Dans sa décision du 30 avril 2018, la Cour a rappelé les enjeux liés à la qualification de salarié, tant pour les employés que pour les employeurs. Comme en Europe, le statut de salarié offre un certain nombre d’avantages sociaux au bénéfice des travailleurs (assurance chômage, salaire minimum, encadrement des conditions de travail et des horaires…), les employeurs devant pour leur part s’acquitter d’un certain nombre de cotisations sociales. Par ailleurs, la Cour a rappelé les effets anticoncurrentiels que peut provoquer une mauvaise qualification des travailleurs. Les entreprises ayant abusivement opté pour le statut d’indépendant bénéficieraient d’un avantage sur celles ayant recours à des salariés, ne serait-ce qu’au regard du moindre coût par employé. C’est pourquoi la Cour est venue préciser les critères permettant de distinguer un travail­leur indépendant d’un salarié. Ceux-ci sont au nombre de trois et doivent être examinés de manière cumulative, d’où l’expression triple test (ABC test). L’ancienne « version » du test, qui datait d’une jurisprudence de 19894, s’attachait davantage au critère de l’absence de lien de subordination, neuf autres facteurs pouvant être pris en compte pour confirmer ou infirmer la qualification de travail­leur indépendant (niveau de qualification requis, propriété du matériel nécessaire pour l’exécution de la prestation, possibilité de mettre un terme à la relation sans motif, durée de celle-ci ou encore modes de paiement utilisés).

Désormais, selon les juges, un travailleur doit être considéré comme indépendant lorsqu’il remplit les trois conditions suivantes :

  • Il n’est pas soumis à un pouvoir de direction et de contrôle de la part de l’entreprise ayant recours à ses services, que ce pouvoir soit prévu dans le contrat ou qu’il soit purement factuel.
  • L’activité qu’il effectue n’est pas en relation directe avec celle de l’entreprise ayant recours
    à ses services.
  • L’activité est effectuée de manière régulière, rétribuée et indépendante par le travailleur, y compris avec d’autres entreprises ou clients.

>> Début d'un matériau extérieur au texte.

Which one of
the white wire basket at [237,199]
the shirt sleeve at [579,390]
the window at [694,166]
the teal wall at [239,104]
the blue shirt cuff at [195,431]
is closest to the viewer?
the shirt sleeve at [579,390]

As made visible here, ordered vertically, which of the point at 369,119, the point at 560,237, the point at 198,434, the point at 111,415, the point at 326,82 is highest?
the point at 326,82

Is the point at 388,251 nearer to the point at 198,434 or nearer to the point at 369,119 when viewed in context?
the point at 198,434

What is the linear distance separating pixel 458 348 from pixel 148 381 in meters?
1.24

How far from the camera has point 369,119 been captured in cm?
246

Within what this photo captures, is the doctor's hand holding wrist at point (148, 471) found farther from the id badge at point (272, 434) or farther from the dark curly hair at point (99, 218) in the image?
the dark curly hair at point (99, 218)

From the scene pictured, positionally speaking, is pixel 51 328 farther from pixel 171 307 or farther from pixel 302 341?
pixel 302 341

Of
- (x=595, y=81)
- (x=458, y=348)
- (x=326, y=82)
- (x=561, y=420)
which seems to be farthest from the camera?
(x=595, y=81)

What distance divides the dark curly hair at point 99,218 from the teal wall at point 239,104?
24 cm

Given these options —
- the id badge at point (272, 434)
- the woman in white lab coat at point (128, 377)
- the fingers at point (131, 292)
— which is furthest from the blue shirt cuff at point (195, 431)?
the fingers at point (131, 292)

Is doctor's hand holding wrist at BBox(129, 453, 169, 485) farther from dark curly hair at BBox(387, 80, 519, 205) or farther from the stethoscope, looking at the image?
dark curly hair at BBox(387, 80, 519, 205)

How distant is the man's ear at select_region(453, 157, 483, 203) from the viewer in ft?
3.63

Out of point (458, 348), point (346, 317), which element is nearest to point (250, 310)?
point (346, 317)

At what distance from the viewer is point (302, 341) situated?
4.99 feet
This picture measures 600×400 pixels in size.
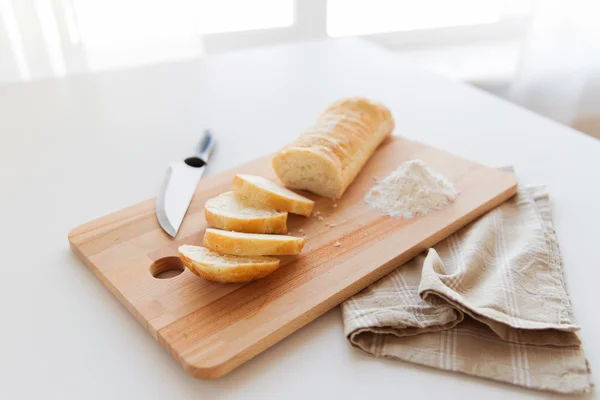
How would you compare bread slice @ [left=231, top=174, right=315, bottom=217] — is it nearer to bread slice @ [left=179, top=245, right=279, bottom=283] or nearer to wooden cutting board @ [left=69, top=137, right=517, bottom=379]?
wooden cutting board @ [left=69, top=137, right=517, bottom=379]

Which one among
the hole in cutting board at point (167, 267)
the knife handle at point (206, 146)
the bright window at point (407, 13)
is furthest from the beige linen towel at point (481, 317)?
the bright window at point (407, 13)

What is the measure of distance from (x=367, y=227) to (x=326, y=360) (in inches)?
15.6

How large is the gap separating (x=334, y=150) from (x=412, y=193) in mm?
222

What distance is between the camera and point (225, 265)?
112cm

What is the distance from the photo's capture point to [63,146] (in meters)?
1.75

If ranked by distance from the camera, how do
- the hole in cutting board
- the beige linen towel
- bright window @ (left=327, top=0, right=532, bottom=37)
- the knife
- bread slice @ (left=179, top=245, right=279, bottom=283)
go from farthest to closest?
bright window @ (left=327, top=0, right=532, bottom=37) < the knife < the hole in cutting board < bread slice @ (left=179, top=245, right=279, bottom=283) < the beige linen towel

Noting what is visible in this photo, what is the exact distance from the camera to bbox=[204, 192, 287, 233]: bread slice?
4.10 ft

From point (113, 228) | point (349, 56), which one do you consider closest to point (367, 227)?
point (113, 228)

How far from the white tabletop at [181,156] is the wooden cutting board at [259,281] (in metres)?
0.04

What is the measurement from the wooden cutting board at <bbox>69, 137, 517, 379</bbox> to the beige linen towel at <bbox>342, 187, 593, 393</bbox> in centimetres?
7

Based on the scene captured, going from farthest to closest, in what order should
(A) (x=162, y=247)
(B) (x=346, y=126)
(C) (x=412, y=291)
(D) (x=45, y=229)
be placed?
(B) (x=346, y=126), (D) (x=45, y=229), (A) (x=162, y=247), (C) (x=412, y=291)

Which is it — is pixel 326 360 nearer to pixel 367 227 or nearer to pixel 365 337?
pixel 365 337

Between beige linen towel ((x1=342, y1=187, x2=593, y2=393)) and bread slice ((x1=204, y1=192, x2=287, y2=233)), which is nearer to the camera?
beige linen towel ((x1=342, y1=187, x2=593, y2=393))

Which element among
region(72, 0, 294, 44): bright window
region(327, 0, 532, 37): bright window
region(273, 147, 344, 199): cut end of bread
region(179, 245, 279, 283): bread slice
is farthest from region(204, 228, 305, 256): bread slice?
region(327, 0, 532, 37): bright window
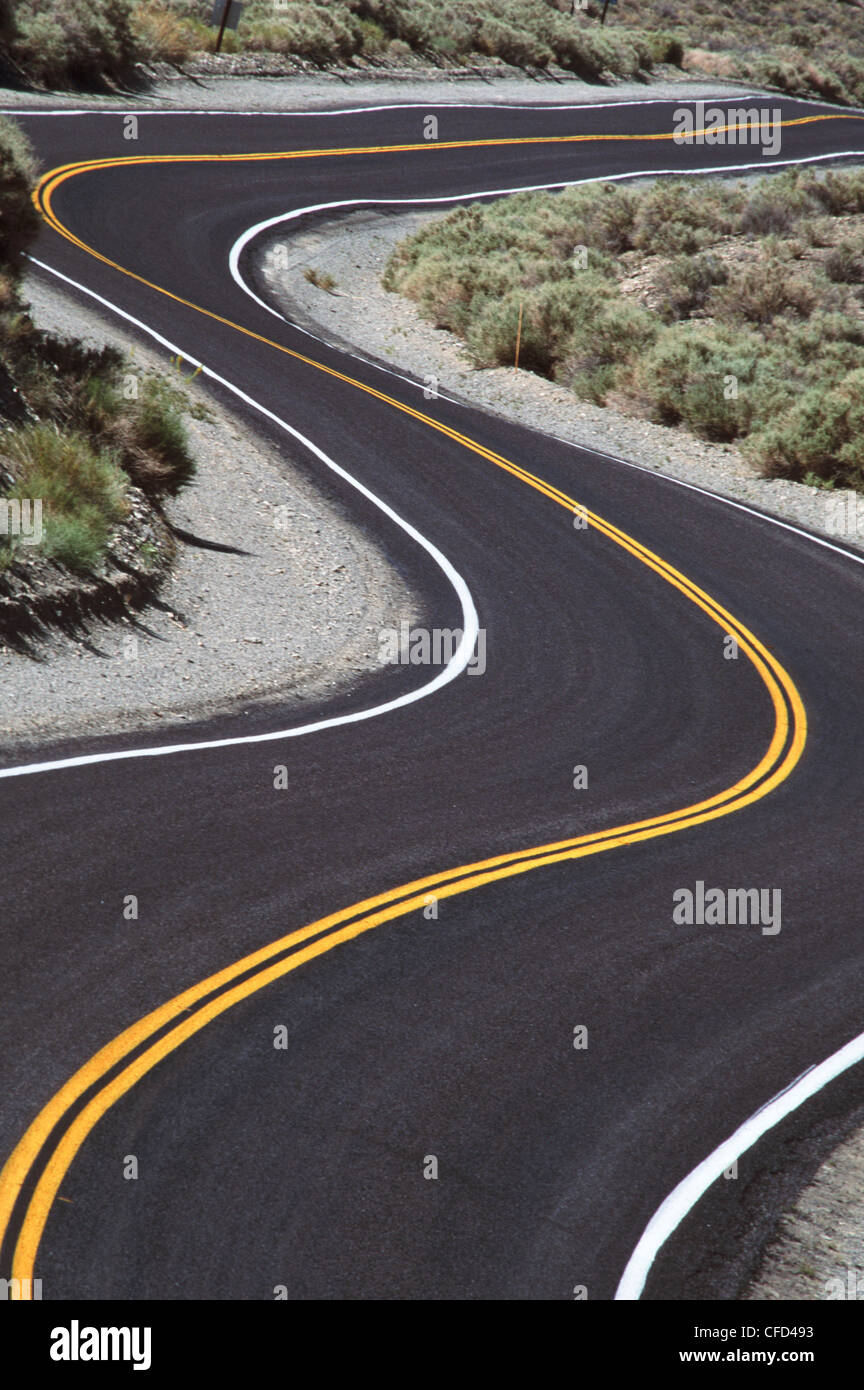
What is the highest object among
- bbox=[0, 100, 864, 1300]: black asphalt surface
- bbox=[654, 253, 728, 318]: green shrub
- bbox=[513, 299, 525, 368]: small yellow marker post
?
bbox=[654, 253, 728, 318]: green shrub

À défaut de l’une de ces conditions, une présomption de salariat profitera au travailleur chargé d’exécuter une prestation de service. Celle-ci est bien sûr plus « accueillante », l’absence de lien de subordination ne constituant plus le critère principal permettant d’exclure le caractère indépendant de la relation. La solution se comprend au regard des faits de l’espèce, qui concernaient plusieurs employés d’une entreprise de transport. Initialement traités comme des salariés, ceux-ci ont contesté la conversion « forcée » de leur statut en celui de travailleurs indépendants, alors qu’ils continuaient d’exercer la même activité pour le compte de leur ex-employeur.

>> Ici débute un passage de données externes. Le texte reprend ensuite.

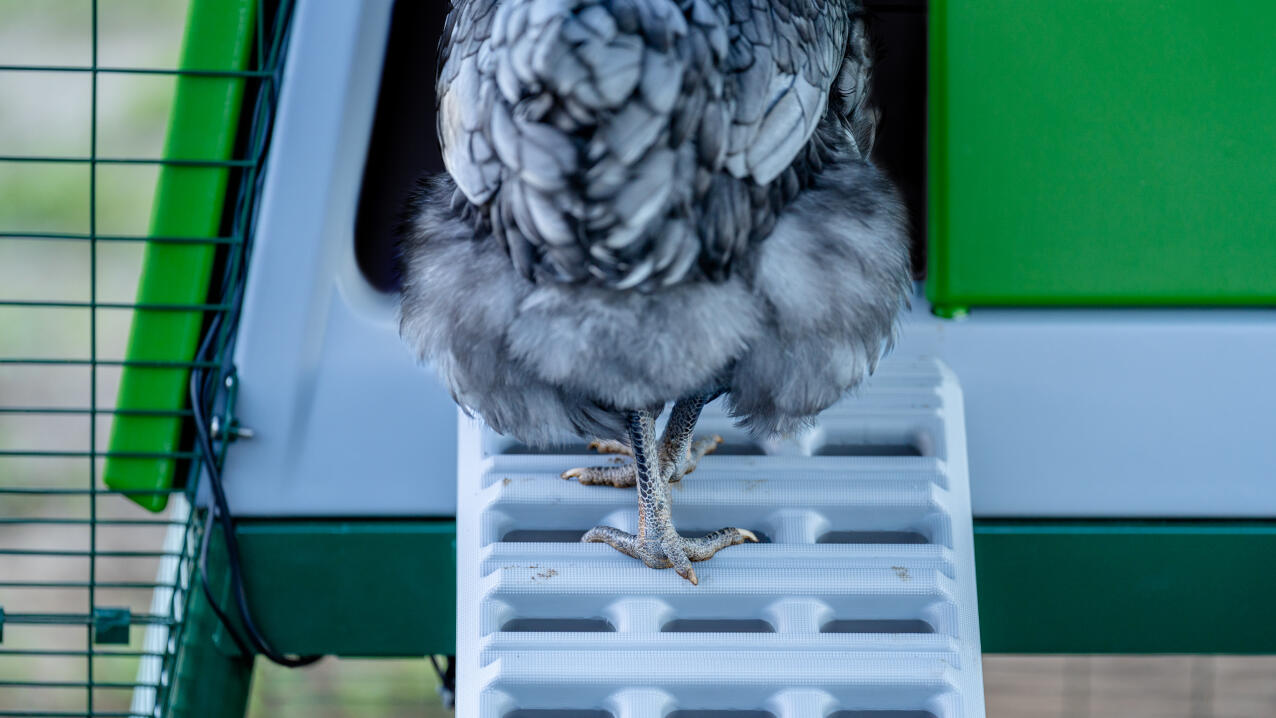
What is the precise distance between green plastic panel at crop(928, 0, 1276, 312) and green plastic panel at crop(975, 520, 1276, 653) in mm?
274

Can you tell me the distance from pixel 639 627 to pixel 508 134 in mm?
534

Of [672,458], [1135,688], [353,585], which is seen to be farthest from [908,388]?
[1135,688]

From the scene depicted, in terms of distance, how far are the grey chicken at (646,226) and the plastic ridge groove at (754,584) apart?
3.4 inches

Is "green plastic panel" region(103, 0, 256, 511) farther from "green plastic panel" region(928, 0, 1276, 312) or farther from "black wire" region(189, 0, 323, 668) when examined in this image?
"green plastic panel" region(928, 0, 1276, 312)

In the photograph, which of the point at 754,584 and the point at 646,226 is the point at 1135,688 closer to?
the point at 754,584

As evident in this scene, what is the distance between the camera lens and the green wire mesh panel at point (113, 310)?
1274mm

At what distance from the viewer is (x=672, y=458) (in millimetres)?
1261

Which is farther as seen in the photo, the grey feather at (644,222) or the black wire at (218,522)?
the black wire at (218,522)

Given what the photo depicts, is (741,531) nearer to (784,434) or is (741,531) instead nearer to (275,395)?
(784,434)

Bien que bénéfiques pour les travailleurs, les effets du nouveau test ont pu être dénoncés en ce qu’ils risquent de contrarier le développement des petites entreprises qui ne disposent que de faibles marges financières5.

La proposition de loi AB5

Cette importante jurisprudence a été suivie dès le 3 décem­bre 2018 de la proposition de loi précitée (Assembly Bill n° 5, dite AB5), qui vient d’être adoptée par l’Assemblée et le Sénat de Californie6. Son objectif principal est d’entériner le nouveau test dans le Labor Code. Celui-ci permettra de renforcer la présomption de salariat qui bénéficie à toute personne effectuant une prestation de service contre rémunération.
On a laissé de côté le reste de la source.